[Spatial question items]
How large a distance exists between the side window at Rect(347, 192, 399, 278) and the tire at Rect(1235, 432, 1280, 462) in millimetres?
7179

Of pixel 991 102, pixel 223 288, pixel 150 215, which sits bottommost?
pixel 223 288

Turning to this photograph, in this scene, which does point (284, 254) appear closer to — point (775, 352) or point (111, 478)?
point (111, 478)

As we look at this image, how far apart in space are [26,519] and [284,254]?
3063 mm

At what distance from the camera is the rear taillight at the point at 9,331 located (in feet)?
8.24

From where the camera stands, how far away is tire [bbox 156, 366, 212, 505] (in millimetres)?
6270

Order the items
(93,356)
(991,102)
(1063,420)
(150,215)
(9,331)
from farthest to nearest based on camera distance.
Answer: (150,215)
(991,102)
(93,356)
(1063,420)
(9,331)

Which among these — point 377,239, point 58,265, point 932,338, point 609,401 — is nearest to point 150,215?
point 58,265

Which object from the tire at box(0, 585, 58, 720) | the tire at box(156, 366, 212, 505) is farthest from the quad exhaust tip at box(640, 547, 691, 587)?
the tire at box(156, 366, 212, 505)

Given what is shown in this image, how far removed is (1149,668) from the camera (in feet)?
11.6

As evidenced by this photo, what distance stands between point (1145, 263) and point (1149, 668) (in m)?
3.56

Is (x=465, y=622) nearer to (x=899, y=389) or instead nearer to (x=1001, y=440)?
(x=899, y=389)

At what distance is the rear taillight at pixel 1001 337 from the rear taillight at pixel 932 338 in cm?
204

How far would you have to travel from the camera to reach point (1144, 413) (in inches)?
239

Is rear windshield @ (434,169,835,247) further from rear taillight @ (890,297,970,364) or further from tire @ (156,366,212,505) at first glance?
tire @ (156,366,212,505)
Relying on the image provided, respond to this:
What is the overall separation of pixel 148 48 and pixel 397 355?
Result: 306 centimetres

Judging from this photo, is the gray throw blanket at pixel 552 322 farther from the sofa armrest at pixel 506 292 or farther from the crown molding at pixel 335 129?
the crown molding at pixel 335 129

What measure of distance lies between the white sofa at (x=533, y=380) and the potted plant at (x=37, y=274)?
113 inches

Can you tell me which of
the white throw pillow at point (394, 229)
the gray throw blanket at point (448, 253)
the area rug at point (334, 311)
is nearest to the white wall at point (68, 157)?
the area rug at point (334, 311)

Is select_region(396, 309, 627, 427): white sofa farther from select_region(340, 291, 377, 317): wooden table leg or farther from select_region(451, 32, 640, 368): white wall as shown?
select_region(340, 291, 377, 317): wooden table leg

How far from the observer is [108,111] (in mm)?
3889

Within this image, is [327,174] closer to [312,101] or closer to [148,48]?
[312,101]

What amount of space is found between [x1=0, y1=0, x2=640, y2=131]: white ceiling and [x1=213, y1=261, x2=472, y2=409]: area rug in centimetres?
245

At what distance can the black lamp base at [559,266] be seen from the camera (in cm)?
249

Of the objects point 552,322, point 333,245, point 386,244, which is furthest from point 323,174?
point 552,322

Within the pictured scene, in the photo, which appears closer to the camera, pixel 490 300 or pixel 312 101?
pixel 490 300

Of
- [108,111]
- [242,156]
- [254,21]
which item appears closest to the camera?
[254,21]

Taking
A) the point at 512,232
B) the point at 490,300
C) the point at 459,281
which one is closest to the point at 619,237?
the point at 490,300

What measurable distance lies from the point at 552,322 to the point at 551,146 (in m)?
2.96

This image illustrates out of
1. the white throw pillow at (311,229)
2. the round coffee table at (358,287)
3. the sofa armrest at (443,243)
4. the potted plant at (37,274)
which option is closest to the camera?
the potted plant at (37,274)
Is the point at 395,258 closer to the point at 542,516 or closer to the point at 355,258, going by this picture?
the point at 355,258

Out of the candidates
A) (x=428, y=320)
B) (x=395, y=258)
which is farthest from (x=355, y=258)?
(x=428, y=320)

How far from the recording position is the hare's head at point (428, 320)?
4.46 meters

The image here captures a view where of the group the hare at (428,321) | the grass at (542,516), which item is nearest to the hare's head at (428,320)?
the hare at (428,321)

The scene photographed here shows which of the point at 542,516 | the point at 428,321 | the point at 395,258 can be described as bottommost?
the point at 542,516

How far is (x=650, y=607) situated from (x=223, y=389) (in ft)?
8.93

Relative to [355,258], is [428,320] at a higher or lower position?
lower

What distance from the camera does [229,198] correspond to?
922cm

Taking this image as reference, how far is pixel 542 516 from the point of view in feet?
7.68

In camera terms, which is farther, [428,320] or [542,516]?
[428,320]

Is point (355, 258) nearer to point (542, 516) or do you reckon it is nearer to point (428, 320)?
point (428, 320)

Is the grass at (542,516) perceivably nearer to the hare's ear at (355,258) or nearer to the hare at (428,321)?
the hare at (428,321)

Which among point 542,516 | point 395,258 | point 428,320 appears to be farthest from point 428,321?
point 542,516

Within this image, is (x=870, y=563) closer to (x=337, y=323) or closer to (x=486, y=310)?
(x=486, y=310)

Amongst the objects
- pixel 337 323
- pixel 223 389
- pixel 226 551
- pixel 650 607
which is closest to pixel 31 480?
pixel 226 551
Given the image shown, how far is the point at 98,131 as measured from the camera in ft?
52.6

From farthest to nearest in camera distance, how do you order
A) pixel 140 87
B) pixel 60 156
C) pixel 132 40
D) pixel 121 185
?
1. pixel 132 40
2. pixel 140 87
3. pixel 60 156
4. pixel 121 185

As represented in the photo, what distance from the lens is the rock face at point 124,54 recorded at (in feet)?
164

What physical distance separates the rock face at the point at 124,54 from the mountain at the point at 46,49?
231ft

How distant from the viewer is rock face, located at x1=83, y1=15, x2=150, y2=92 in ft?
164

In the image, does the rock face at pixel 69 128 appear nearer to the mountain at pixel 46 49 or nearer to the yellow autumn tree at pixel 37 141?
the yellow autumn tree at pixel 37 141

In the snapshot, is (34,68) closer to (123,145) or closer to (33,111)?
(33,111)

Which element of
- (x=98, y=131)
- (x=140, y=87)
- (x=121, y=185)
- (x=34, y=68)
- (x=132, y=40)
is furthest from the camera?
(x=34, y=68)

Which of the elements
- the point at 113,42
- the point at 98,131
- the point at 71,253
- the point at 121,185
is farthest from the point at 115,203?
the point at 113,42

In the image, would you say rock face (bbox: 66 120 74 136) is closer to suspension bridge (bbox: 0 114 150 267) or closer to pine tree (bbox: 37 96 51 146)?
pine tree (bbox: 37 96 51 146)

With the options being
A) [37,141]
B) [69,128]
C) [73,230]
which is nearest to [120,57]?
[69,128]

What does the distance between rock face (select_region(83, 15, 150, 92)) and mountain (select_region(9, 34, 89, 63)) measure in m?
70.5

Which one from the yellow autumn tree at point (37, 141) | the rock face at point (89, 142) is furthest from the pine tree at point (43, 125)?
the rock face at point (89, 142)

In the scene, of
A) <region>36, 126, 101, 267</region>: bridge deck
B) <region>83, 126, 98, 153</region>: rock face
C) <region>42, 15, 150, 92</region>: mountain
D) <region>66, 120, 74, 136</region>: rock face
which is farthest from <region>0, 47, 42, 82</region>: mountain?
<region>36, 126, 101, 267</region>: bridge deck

* [Goal]: Can you reproduce all of the items above verbatim, line for line?

* [Expected answer]:
How large a distance exists between the side window at Rect(347, 192, 399, 278) and the tire at Rect(1235, 432, 1280, 462) in millimetres?
7179

Of pixel 991 102, pixel 223 288, pixel 150 215, which sits bottommost?
pixel 223 288

Turning to this photograph, in this scene, which does point (284, 254) appear closer to — point (775, 352) or point (111, 478)?
point (111, 478)

As we look at this image, how far apart in space are [26,519] and [284,254]?
3063 mm

At what distance from the camera is the rear taillight at the point at 9,331 located (in feet)?
8.24

From where the camera stands, how far away is tire [bbox 156, 366, 212, 505] (in millimetres)?
6270

Order the items
(93,356)
(991,102)
(1063,420)
(150,215)
(9,331)
from farthest to nearest based on camera distance.
Answer: (150,215)
(991,102)
(93,356)
(1063,420)
(9,331)

Which among these — point 377,239, point 58,265, point 932,338, point 609,401 — is nearest to point 150,215?
point 58,265

Which object from the tire at box(0, 585, 58, 720) | the tire at box(156, 366, 212, 505) is farthest from the quad exhaust tip at box(640, 547, 691, 587)?
the tire at box(156, 366, 212, 505)

Given what is shown in this image, how far removed is (1149,668) from the camera (in feet)?
11.6

As evidenced by this photo, what distance stands between point (1145, 263) and point (1149, 668) (in m)?
3.56

Is (x=465, y=622) nearer to (x=899, y=389) or instead nearer to (x=1001, y=440)?
(x=899, y=389)

At what distance is the rear taillight at pixel 1001 337 from the rear taillight at pixel 932 338 in cm?
204

How far would you have to travel from the camera to reach point (1144, 413) (in inches)?
239

Is rear windshield @ (434,169,835,247) further from rear taillight @ (890,297,970,364) or further from tire @ (156,366,212,505) at first glance?
tire @ (156,366,212,505)
Relying on the image provided, respond to this:
What is the overall separation of pixel 148 48 and pixel 397 355?
Result: 306 centimetres

Judging from this photo, is the gray throw blanket at pixel 552 322 farther from the sofa armrest at pixel 506 292 or farther from the crown molding at pixel 335 129?
the crown molding at pixel 335 129

What measure of distance lies between the white sofa at (x=533, y=380) and the potted plant at (x=37, y=274)?
113 inches

Can you tell me which of
the white throw pillow at point (394, 229)
the gray throw blanket at point (448, 253)
the area rug at point (334, 311)
is nearest to the white wall at point (68, 157)?
the area rug at point (334, 311)

Is select_region(396, 309, 627, 427): white sofa farther from select_region(340, 291, 377, 317): wooden table leg or farther from select_region(451, 32, 640, 368): white wall as shown?
select_region(340, 291, 377, 317): wooden table leg

How far from the observer is [108,111] (in mm)?
3889

Within this image, is [327,174] closer to [312,101] or closer to [148,48]?
[312,101]

What amount of space is found between [x1=0, y1=0, x2=640, y2=131]: white ceiling and [x1=213, y1=261, x2=472, y2=409]: area rug in centimetres?
245

At what distance can the black lamp base at [559,266] be seen from the camera (in cm)?
249

Of the objects point 552,322, point 333,245, point 386,244, which is furthest from point 323,174?
point 552,322

Within the pictured scene, in the photo, which appears closer to the camera, pixel 490 300 or pixel 312 101?
pixel 490 300

Of
- [108,111]
- [242,156]
- [254,21]
which item appears closest to the camera?
[254,21]

Taking
A) the point at 512,232
B) the point at 490,300
C) the point at 459,281
which one is closest to the point at 619,237?
the point at 490,300

What measurable distance lies from the point at 552,322 to the point at 551,146 (in m)?
2.96

This image illustrates out of
1. the white throw pillow at (311,229)
2. the round coffee table at (358,287)
3. the sofa armrest at (443,243)
4. the potted plant at (37,274)
which option is closest to the camera?
the potted plant at (37,274)
Is the point at 395,258 closer to the point at 542,516 or closer to the point at 355,258, going by this picture?
the point at 355,258

Out of the candidates
A) (x=428, y=320)
B) (x=395, y=258)
which is farthest from (x=355, y=258)?
(x=428, y=320)

How far from the recording position is the hare's head at point (428, 320)?
4.46 meters

The image here captures a view where of the group the hare at (428,321) | the grass at (542,516), which item is nearest to the hare's head at (428,320)?
the hare at (428,321)

The scene photographed here shows which of the point at 542,516 | the point at 428,321 | the point at 395,258 can be described as bottommost?
the point at 542,516

How far is (x=650, y=607) situated from (x=223, y=389) (in ft)?
8.93

Relative to [355,258], is [428,320] at a higher or lower position?
lower

What distance from the camera does [229,198] correspond to?
922cm

Taking this image as reference, how far is pixel 542 516 from the point of view in feet?
7.68

In camera terms, which is farther, [428,320] or [542,516]?
[428,320]

Is point (355, 258) nearer to point (542, 516) or do you reckon it is nearer to point (428, 320)?
point (428, 320)

Is the grass at (542,516) perceivably nearer to the hare's ear at (355,258) or nearer to the hare at (428,321)?
the hare at (428,321)

Which among point 542,516 | point 395,258 | point 428,320 appears to be farthest from point 428,321?
point 542,516

Within this image, is (x=870, y=563) closer to (x=337, y=323) or closer to (x=486, y=310)?
(x=486, y=310)

Amongst the objects
- pixel 337 323
- pixel 223 389
- pixel 226 551
- pixel 650 607
which is closest to pixel 31 480?
pixel 226 551
Given the image shown, how far is the point at 98,131 as measured from the camera in ft?
52.6

From farthest to nearest in camera distance, how do you order
A) pixel 140 87
B) pixel 60 156
C) pixel 132 40
D) pixel 121 185
?
1. pixel 132 40
2. pixel 140 87
3. pixel 60 156
4. pixel 121 185

As represented in the photo, what distance from the lens is the rock face at point 124,54 recorded at (in feet)?
164

What physical distance separates the rock face at the point at 124,54 from the mountain at the point at 46,49?
231ft

How distant from the viewer is rock face, located at x1=83, y1=15, x2=150, y2=92 in ft?
164

In the image, does the rock face at pixel 69 128 appear nearer to the mountain at pixel 46 49 or nearer to the yellow autumn tree at pixel 37 141?
the yellow autumn tree at pixel 37 141

In the snapshot, is (34,68) closer to (123,145) or closer to (33,111)?
(33,111)

Which element of
- (x=98, y=131)
- (x=140, y=87)
- (x=121, y=185)
- (x=34, y=68)
- (x=132, y=40)
is furthest from the camera?
(x=34, y=68)

Which of the elements
- the point at 113,42
- the point at 98,131
- the point at 71,253
- the point at 121,185
is farthest from the point at 115,203?
the point at 113,42

In the image, would you say rock face (bbox: 66 120 74 136) is closer to suspension bridge (bbox: 0 114 150 267) or closer to pine tree (bbox: 37 96 51 146)?
pine tree (bbox: 37 96 51 146)

With the options being
A) [37,141]
B) [69,128]
C) [73,230]
which is nearest to [120,57]?
[69,128]

What does the distance between rock face (select_region(83, 15, 150, 92)) and mountain (select_region(9, 34, 89, 63)) measure in m?
70.5

Which one from the yellow autumn tree at point (37, 141) | the rock face at point (89, 142) is furthest from the pine tree at point (43, 125)?
the rock face at point (89, 142)

In the scene, of
A) <region>36, 126, 101, 267</region>: bridge deck
B) <region>83, 126, 98, 153</region>: rock face
C) <region>42, 15, 150, 92</region>: mountain
D) <region>66, 120, 74, 136</region>: rock face
which is farthest from <region>0, 47, 42, 82</region>: mountain?
<region>36, 126, 101, 267</region>: bridge deck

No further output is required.